• **QUESTÕES DE COMPREENSÃO**
a: Transcreva do trecho sobre inteligência artificial na educação a passagem que começa em "Pesquisas da OCDE" e vai até "o potencial humano.".
b: Indique se cada afirmação concorda com o trecho sobre inteligência artificial na educação. Responda sim ou não e cite as palavras do trecho que decidem a resposta. (i) A IA generativa sempre garante a aprendizagem efetiva. (ii) As pesquisas mencionadas são da UNESCO. (iii) A IA deve ser usada como tutor ou parceiro de estudo.
c: Dê continuidade ao trecho sobre inteligência artificial na educação a partir da última frase apresentada.

• **TRECHO FORNECIDO**
---*---

A inteligência artificial generativa chegou às salas de aula, prometendo personalizar o aprendizado e automatizar tarefas burocráticas. No entanto, a integração precisa ser feita com cuidado para que a tecnologia seja uma aliada, e não um substituto do pensamento crítico. O ano de 2026 marca o início de uma adaptação obrigatória no setor.
Pesquisas da OCDE indicam que, embora a IA generativa possa melhorar o desempenho em tarefas, ela nem sempre garante a aprendizagem efetiva. Estudantes que utilizam ferramentas gerais podem ter um desempenho inferior em exames sem acesso à tecnologia. O uso pedagógico intencional é a chave para o sucesso.
Para evitar a preguiça metacognitiva, a IA deve ser usada como um tutor ou parceiro de estudo, e não como um faz-tudo. Quando bem projetados, os sistemas educacionais de IA melhoram o aprendizado e fomentam habilidades como criatividade e colaboração. A tecnologia deve amplificar o potencial humano.

---*---

• **LINHAS FORNECIDAS**

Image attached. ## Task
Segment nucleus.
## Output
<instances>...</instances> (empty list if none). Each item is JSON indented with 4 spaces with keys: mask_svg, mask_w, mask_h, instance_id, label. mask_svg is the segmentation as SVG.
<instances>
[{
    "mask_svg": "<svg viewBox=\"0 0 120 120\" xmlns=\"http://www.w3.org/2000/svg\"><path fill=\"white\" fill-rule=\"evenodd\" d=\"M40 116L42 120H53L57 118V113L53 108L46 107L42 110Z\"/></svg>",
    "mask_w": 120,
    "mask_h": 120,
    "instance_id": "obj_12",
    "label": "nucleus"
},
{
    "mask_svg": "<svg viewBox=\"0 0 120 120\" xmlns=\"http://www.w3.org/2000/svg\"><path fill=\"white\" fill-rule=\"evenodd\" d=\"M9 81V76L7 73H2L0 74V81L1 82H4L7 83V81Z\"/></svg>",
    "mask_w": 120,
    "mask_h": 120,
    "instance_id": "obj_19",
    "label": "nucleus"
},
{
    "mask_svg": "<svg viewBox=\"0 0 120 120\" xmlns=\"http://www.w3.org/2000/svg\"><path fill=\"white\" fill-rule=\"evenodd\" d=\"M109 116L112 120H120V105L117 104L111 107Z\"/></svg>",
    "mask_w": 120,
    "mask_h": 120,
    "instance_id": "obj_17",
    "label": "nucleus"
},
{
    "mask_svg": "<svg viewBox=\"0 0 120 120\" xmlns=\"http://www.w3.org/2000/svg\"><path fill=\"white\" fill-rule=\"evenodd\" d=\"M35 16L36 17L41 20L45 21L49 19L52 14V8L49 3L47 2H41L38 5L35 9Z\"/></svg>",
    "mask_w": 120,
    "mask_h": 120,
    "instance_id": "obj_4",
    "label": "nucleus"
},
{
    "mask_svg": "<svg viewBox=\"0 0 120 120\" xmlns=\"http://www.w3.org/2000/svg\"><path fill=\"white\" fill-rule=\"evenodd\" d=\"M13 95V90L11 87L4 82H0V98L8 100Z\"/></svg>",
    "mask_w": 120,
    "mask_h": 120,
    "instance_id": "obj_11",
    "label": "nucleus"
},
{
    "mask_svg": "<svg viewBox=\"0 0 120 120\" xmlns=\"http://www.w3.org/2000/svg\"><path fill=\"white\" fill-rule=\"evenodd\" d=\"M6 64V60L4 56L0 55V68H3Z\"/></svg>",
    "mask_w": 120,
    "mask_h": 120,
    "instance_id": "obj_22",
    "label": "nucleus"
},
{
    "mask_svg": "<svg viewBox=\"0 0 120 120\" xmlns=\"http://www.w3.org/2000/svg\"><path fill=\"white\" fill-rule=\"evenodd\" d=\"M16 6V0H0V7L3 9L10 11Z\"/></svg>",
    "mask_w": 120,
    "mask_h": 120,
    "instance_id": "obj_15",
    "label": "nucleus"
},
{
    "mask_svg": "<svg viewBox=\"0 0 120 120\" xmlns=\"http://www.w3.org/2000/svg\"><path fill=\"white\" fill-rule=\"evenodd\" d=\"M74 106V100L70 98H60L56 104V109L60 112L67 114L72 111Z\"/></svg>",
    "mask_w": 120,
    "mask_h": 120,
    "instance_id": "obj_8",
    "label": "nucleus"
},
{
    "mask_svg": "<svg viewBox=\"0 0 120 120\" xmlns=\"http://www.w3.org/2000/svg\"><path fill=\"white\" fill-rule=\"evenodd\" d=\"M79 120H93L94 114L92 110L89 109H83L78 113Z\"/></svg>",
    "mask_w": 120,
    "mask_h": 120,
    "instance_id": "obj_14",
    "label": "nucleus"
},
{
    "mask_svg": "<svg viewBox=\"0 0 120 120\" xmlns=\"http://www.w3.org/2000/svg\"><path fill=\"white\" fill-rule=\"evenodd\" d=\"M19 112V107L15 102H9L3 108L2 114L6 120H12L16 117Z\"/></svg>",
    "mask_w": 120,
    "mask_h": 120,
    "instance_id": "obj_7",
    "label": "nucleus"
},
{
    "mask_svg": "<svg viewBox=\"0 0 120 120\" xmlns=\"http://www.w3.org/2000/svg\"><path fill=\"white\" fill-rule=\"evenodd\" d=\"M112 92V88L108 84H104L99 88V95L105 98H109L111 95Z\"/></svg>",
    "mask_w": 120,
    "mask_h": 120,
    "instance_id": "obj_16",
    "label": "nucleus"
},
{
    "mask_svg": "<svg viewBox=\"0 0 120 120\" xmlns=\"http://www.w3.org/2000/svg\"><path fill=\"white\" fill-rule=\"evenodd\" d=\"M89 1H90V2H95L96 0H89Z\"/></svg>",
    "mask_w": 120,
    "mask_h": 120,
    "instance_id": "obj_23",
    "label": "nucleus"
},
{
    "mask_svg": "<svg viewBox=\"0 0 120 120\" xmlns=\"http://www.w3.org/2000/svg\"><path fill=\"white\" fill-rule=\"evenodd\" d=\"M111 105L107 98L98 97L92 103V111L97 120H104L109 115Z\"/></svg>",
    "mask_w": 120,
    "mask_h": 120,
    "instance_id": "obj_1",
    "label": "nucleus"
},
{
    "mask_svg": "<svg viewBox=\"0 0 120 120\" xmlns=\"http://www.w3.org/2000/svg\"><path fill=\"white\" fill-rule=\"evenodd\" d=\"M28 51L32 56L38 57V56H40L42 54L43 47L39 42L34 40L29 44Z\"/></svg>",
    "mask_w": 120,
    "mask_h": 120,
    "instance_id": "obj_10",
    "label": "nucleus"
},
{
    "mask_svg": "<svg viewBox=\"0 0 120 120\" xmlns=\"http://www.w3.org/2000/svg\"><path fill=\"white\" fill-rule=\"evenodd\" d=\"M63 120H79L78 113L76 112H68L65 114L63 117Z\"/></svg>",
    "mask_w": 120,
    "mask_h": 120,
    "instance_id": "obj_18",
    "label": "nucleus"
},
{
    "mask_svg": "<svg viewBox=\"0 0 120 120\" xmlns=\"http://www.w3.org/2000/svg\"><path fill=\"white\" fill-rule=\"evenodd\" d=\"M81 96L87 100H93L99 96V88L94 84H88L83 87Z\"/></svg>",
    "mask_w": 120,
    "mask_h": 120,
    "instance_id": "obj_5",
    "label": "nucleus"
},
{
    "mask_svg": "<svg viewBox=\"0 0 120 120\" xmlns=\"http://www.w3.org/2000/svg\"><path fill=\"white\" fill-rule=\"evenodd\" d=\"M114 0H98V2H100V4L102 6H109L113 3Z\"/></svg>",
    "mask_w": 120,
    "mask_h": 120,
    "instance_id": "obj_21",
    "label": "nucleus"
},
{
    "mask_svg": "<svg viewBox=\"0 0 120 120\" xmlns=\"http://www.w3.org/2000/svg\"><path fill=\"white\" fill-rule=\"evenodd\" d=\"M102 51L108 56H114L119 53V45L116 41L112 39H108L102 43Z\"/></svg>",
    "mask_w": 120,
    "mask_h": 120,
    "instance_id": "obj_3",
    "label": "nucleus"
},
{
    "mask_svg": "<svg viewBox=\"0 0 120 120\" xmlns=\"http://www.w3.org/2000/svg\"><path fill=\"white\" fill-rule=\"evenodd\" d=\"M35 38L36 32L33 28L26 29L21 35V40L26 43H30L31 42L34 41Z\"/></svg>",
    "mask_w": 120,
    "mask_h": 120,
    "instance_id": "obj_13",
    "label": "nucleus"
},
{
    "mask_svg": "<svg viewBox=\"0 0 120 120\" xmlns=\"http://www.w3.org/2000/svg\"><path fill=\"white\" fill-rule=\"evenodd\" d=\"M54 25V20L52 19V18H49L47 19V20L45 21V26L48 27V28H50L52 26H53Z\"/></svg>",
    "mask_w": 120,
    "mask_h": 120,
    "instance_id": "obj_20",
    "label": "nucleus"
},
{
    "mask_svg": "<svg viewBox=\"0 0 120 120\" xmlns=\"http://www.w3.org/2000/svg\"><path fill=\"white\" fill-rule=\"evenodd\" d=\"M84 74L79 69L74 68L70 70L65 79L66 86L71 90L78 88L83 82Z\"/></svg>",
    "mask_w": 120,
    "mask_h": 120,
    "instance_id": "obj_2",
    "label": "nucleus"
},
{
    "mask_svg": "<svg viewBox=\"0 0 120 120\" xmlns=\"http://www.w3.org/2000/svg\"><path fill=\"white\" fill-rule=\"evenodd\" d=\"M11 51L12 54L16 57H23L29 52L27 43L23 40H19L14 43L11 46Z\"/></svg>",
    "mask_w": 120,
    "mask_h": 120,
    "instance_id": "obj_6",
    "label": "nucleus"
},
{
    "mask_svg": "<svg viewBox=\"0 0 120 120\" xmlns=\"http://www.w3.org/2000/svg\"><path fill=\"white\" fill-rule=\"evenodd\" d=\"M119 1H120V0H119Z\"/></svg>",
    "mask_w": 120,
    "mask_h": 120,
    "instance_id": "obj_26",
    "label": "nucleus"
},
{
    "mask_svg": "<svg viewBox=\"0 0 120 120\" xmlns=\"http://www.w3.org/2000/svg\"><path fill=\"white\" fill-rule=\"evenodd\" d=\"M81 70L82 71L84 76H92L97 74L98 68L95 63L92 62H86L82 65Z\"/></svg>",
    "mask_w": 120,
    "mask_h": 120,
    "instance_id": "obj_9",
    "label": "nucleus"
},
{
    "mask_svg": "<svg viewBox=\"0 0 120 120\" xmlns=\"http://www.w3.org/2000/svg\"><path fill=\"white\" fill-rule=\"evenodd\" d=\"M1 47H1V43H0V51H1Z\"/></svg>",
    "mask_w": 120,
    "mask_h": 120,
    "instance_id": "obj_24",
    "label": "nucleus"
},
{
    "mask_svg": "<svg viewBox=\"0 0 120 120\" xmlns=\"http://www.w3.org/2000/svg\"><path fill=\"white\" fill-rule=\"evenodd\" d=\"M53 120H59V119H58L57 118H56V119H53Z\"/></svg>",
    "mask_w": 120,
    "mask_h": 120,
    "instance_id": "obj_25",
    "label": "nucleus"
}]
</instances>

---*---

• **RESPOSTAS POR QUESTÃO**
a:
Pesquisas da OCDE indicam que, embora a IA generativa possa melhorar o desempenho em tarefas, ela nem sempre garante a aprendizagem efetiva. Estudantes que utilizam ferramentas gerais podem ter um desempenho inferior em exames sem acesso à tecnologia. O uso pedagógico intencional é a chave para o sucesso.
Para evitar a preguiça metacognitiva, a IA deve ser usada como um tutor ou parceiro de estudo, e não como um faz-tudo. Quando bem projetados, os sistemas educacionais de IA melhoram o aprendizado e fomentam habilidades como criatividade e colaboração. A tecnologia deve amplificar o potencial humano.

b:
(i) Não: "ela nem sempre garante a aprendizagem efetiva".
(ii) Não: "Pesquisas da OCDE indicam".
(iii) Sim: "a IA deve ser usada como um tutor ou parceiro de estudo".

c:
O atual cenário de fragmentação de ferramentas dará lugar a ecossistemas integrados. A IA estará embutida em plataformas como Canvas e Moodle, oferecendo uma experiência contínua. Isso exigirá que educadores desenvolvam novas competências para navegar neste novo ambiente digital.
Os sistemas educacionais enfrentam um momento existencial: ou adotam a mudança incremental ou se transformam radicalmente. A geração atual de estudantes já espera uma experiência de aprendizado nativa em IA. A preparação para o futuro exige um repensar profundo do que e como se ensina.